▶ **Your goal**: Format every line of the records below as a JSON list of strings, one string per line, with blank lines left out. Leave the pictures out.

(Questions about scenes in pictures)
^^^^^^^^^^^^^^^^

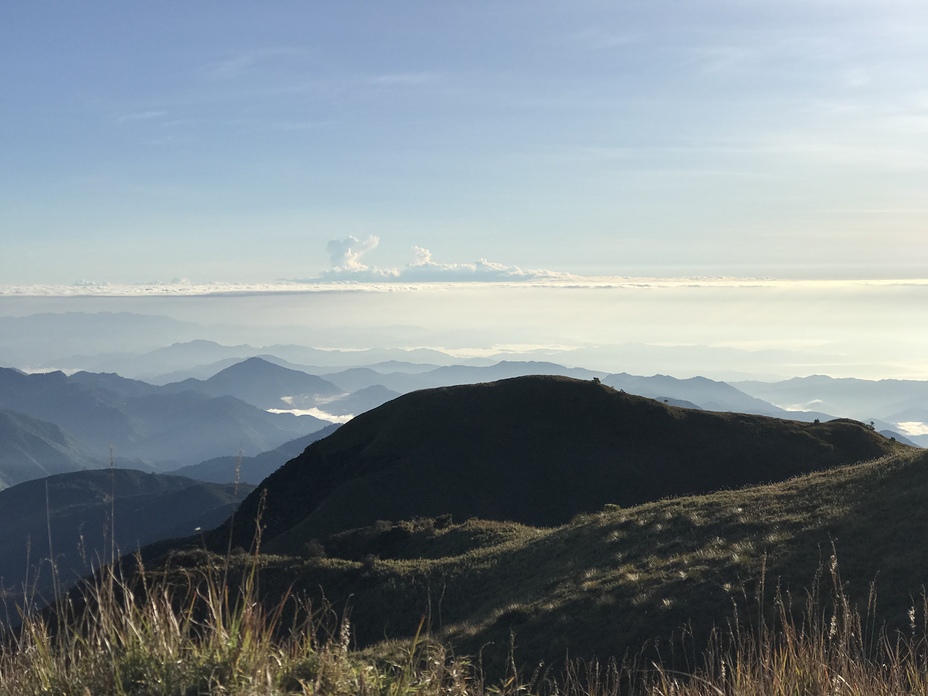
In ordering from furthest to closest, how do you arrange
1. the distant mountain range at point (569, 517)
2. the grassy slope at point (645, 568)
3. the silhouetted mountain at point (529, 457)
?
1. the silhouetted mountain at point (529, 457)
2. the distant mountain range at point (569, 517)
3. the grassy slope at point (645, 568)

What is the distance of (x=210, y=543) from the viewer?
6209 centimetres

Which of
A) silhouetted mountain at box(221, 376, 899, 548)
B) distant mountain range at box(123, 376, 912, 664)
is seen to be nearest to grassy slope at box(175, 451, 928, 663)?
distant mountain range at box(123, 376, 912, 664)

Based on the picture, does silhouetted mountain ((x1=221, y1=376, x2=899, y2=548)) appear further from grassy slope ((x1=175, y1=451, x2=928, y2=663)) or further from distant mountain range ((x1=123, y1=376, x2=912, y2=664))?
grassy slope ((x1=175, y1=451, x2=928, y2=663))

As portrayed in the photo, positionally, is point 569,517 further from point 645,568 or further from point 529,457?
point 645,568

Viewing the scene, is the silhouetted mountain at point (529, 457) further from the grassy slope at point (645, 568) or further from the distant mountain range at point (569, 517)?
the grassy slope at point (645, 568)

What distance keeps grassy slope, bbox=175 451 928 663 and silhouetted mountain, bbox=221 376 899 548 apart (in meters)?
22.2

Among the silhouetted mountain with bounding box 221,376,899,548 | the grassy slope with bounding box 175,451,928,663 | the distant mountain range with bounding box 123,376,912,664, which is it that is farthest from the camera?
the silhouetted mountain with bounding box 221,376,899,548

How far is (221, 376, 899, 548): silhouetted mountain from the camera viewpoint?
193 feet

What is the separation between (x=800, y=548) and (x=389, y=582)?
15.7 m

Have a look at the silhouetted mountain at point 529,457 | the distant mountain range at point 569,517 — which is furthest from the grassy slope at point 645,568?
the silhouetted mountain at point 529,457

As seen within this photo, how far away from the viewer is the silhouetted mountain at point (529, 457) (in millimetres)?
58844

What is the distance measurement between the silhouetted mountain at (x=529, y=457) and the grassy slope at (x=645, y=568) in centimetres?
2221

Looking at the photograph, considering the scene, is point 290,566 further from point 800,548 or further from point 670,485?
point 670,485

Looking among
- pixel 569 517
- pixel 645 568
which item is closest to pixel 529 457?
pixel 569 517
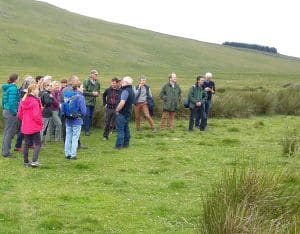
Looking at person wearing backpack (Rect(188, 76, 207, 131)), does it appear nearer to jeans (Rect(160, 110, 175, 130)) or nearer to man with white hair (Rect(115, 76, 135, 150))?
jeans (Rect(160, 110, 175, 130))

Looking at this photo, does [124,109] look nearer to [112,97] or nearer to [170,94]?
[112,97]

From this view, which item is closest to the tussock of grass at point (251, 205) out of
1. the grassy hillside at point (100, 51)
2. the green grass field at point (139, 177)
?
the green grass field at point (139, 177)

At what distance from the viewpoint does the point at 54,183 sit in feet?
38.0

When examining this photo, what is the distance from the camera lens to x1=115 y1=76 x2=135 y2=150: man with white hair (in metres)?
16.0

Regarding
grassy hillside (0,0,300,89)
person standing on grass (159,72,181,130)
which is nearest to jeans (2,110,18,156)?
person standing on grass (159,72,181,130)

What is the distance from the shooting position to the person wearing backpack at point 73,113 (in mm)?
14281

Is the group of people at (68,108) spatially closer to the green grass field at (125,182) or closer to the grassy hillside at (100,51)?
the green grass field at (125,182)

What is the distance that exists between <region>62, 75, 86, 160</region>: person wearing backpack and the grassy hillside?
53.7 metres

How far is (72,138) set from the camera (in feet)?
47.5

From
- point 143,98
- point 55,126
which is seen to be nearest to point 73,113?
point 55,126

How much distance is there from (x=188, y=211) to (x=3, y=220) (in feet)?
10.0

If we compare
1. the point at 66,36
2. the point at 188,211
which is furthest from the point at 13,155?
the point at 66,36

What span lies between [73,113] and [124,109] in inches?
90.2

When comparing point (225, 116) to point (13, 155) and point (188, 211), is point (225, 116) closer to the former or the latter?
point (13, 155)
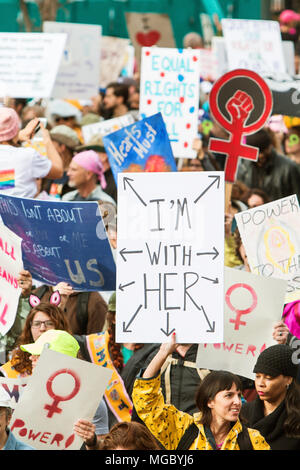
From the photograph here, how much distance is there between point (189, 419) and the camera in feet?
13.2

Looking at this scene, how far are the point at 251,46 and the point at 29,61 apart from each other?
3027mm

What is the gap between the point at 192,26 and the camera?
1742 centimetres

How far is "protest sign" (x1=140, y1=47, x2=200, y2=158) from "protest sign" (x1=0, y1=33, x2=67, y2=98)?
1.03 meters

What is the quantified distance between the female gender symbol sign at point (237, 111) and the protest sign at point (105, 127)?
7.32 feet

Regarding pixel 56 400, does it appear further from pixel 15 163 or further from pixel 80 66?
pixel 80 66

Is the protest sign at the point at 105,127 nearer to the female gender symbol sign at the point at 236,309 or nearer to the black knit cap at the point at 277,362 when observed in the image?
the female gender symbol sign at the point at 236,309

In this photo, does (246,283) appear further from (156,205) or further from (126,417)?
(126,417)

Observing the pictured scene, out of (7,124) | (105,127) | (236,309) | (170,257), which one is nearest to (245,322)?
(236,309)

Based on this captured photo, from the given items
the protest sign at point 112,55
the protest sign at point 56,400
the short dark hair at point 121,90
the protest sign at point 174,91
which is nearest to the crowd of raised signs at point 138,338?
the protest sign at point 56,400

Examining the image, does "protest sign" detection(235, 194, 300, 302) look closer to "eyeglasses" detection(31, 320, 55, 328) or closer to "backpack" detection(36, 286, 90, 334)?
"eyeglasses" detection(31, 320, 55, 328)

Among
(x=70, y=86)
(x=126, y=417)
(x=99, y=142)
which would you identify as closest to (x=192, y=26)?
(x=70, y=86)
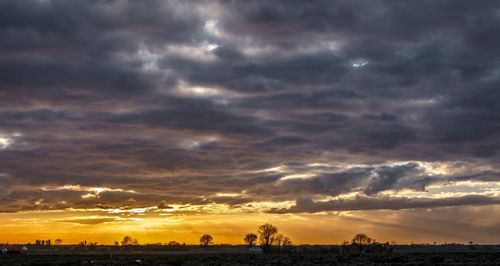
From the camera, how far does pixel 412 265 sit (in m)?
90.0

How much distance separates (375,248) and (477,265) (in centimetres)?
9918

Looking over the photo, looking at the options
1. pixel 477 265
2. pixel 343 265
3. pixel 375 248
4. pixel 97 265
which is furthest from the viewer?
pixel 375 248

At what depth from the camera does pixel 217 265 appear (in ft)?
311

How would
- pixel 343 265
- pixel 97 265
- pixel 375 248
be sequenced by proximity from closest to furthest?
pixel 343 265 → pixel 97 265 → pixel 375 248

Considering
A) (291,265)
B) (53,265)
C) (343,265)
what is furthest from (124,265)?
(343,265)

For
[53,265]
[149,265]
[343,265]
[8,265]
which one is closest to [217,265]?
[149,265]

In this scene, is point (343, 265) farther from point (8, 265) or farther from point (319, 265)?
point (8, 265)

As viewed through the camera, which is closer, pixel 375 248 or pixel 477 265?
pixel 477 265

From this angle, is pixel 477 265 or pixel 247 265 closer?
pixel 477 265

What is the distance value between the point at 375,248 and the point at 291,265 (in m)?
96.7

^^^^^^^^^^^^^^^^

▶ **Answer to this problem**:
[
  "In ordering from furthest to closest, how do you arrange",
  "1. the distant mountain range at point (569, 517)",
  "2. the grassy slope at point (645, 568)",
  "3. the silhouetted mountain at point (529, 457)",
  "?",
  "1. the silhouetted mountain at point (529, 457)",
  "2. the distant mountain range at point (569, 517)",
  "3. the grassy slope at point (645, 568)",
  "What is the distance of (x=210, y=543) from the viewer?",
  "6209 centimetres",
  "Which of",
  "A) silhouetted mountain at box(221, 376, 899, 548)",
  "B) distant mountain range at box(123, 376, 912, 664)",
  "is seen to be nearest to grassy slope at box(175, 451, 928, 663)?",
  "distant mountain range at box(123, 376, 912, 664)",
  "Based on the picture, does silhouetted mountain ((x1=221, y1=376, x2=899, y2=548)) appear further from grassy slope ((x1=175, y1=451, x2=928, y2=663)) or further from distant mountain range ((x1=123, y1=376, x2=912, y2=664))?",
  "grassy slope ((x1=175, y1=451, x2=928, y2=663))",
  "As portrayed in the photo, positionally, is point 569,517 further from point 645,568 or further from point 529,457?",
  "point 645,568",
  "Viewing the scene, is the silhouetted mountain at point (529, 457) further from the grassy slope at point (645, 568) or further from the distant mountain range at point (569, 517)?",
  "the grassy slope at point (645, 568)",
  "What distance keeps grassy slope, bbox=175 451 928 663 and silhouetted mountain, bbox=221 376 899 548 apart (in meters)?",
  "22.2",
  "Among the silhouetted mountain with bounding box 221,376,899,548 | the grassy slope with bounding box 175,451,928,663 | the distant mountain range with bounding box 123,376,912,664, which is it that is farthest from the camera?",
  "the silhouetted mountain with bounding box 221,376,899,548",
  "How far is (221, 376, 899, 548): silhouetted mountain from the camera viewpoint?",
  "193 feet",
  "What is the separation between (x=800, y=548) and (x=389, y=582)?",
  "15.7 m",
  "Have a look at the silhouetted mountain at point 529,457 | the distant mountain range at point 569,517 — which is furthest from the grassy slope at point 645,568?",
  "the silhouetted mountain at point 529,457",
  "As seen within this photo, how far away from the viewer is the silhouetted mountain at point (529, 457) (in millimetres)?",
  "58844",
  "What is the distance measurement between the silhouetted mountain at (x=529, y=457) and the grassy slope at (x=645, y=568) in centimetres?",
  "2221",
  "Looking at the photograph, considering the scene, is point 290,566 further from point 800,548 or further from point 670,485?",
  "point 670,485",
  "Looking among",
  "- pixel 569 517",
  "- pixel 645 568",
  "which item is closest to pixel 529 457?",
  "pixel 569 517",
  "Looking at person wearing backpack (Rect(188, 76, 207, 131)), does it appear nearer to jeans (Rect(160, 110, 175, 130)) or nearer to man with white hair (Rect(115, 76, 135, 150))?",
  "jeans (Rect(160, 110, 175, 130))",
  "Looking at this photo, does [124,109] look nearer to [112,97] or nearer to [170,94]?",
  "[112,97]",
  "From this view, which item is closest to the tussock of grass at point (251, 205) out of",
  "1. the grassy hillside at point (100, 51)",
  "2. the green grass field at point (139, 177)",
  "?",
  "the green grass field at point (139, 177)",
  "At what distance from the viewpoint does the point at 54,183 sit in feet?",
  "38.0",
  "When examining this photo, what is the distance from the camera lens to x1=115 y1=76 x2=135 y2=150: man with white hair (in metres)?",
  "16.0",
  "Regarding",
  "grassy hillside (0,0,300,89)",
  "person standing on grass (159,72,181,130)",
  "which is nearest to jeans (2,110,18,156)?",
  "person standing on grass (159,72,181,130)",
  "What is the distance from the shooting position to the person wearing backpack at point 73,113 (in mm)?",
  "14281",
  "Is the group of people at (68,108) spatially closer to the green grass field at (125,182) or closer to the grassy hillside at (100,51)?",
  "the green grass field at (125,182)",
  "What is the distance that exists between <region>62, 75, 86, 160</region>: person wearing backpack and the grassy hillside?",
  "53.7 metres",
  "How far is (72,138) set from the camera (in feet)?",
  "47.5",
  "From",
  "- point 143,98",
  "- point 55,126",
  "which is seen to be nearest to point 73,113?",
  "point 55,126",
  "How much distance is there from (x=188, y=211) to (x=3, y=220) (in feet)?",
  "10.0",
  "If we compare",
  "1. the point at 66,36",
  "2. the point at 188,211",
  "which is furthest from the point at 13,155?",
  "the point at 66,36",
  "What span lies between [73,113] and [124,109] in inches?",
  "90.2",
  "When comparing point (225, 116) to point (13, 155) and point (188, 211), is point (225, 116) closer to the former or the latter?",
  "point (13, 155)",
  "From the photograph here, how much distance is there between point (189, 419) and the camera in feet?",
  "13.2",
  "Looking at this scene, how far are the point at 251,46 and the point at 29,61 apart from each other?",
  "3027mm",
  "What is the gap between the point at 192,26 and the camera?",
  "1742 centimetres",
  "How far is \"protest sign\" (x1=140, y1=47, x2=200, y2=158) from \"protest sign\" (x1=0, y1=33, x2=67, y2=98)?",
  "1.03 meters",
  "What is the quantified distance between the female gender symbol sign at point (237, 111) and the protest sign at point (105, 127)?",
  "7.32 feet",
  "Regarding pixel 56 400, does it appear further from pixel 15 163 or further from pixel 80 66?",
  "pixel 80 66",
  "Is the protest sign at the point at 105,127 nearer to the female gender symbol sign at the point at 236,309 or nearer to the black knit cap at the point at 277,362 when observed in the image?",
  "the female gender symbol sign at the point at 236,309",
  "In this photo, does (246,283) appear further from (156,205) or further from (126,417)?",
  "(126,417)",
  "Observing the pictured scene, out of (7,124) | (105,127) | (236,309) | (170,257), which one is nearest to (245,322)?",
  "(236,309)",
  "Based on this captured photo, from the given items",
  "the protest sign at point 112,55",
  "the protest sign at point 56,400",
  "the short dark hair at point 121,90",
  "the protest sign at point 174,91",
  "which is nearest to the crowd of raised signs at point 138,338?",
  "the protest sign at point 56,400",
  "Examining the image, does \"protest sign\" detection(235, 194, 300, 302) look closer to \"eyeglasses\" detection(31, 320, 55, 328) or closer to \"backpack\" detection(36, 286, 90, 334)?",
  "\"eyeglasses\" detection(31, 320, 55, 328)",
  "Among",
  "(x=70, y=86)",
  "(x=126, y=417)",
  "(x=99, y=142)",
  "which would you identify as closest to (x=192, y=26)?",
  "(x=70, y=86)",
  "From the camera, how far does pixel 412 265 sit (in m)?",
  "90.0",
  "How much distance separates (375,248) and (477,265) (in centimetres)?",
  "9918",
  "Looking over the photo, looking at the options",
  "1. pixel 477 265",
  "2. pixel 343 265",
  "3. pixel 375 248",
  "4. pixel 97 265",
  "which is furthest from the viewer?",
  "pixel 375 248",
  "At what depth from the camera does pixel 217 265 appear (in ft)?",
  "311",
  "How would",
  "- pixel 343 265",
  "- pixel 97 265",
  "- pixel 375 248",
  "be sequenced by proximity from closest to furthest?",
  "pixel 343 265 → pixel 97 265 → pixel 375 248",
  "Considering",
  "A) (291,265)",
  "B) (53,265)",
  "C) (343,265)",
  "what is furthest from (124,265)?",
  "(343,265)",
  "For",
  "[53,265]",
  "[149,265]",
  "[343,265]",
  "[8,265]",
  "which one is closest to [217,265]?",
  "[149,265]",
  "In this scene, is point (343, 265) farther from point (8, 265) or farther from point (319, 265)?",
  "point (8, 265)",
  "As viewed through the camera, which is closer, pixel 375 248 or pixel 477 265?",
  "pixel 477 265",
  "From this angle, is pixel 477 265 or pixel 247 265 closer?",
  "pixel 477 265",
  "What is the distance value between the point at 375,248 and the point at 291,265 (in m)?",
  "96.7"
]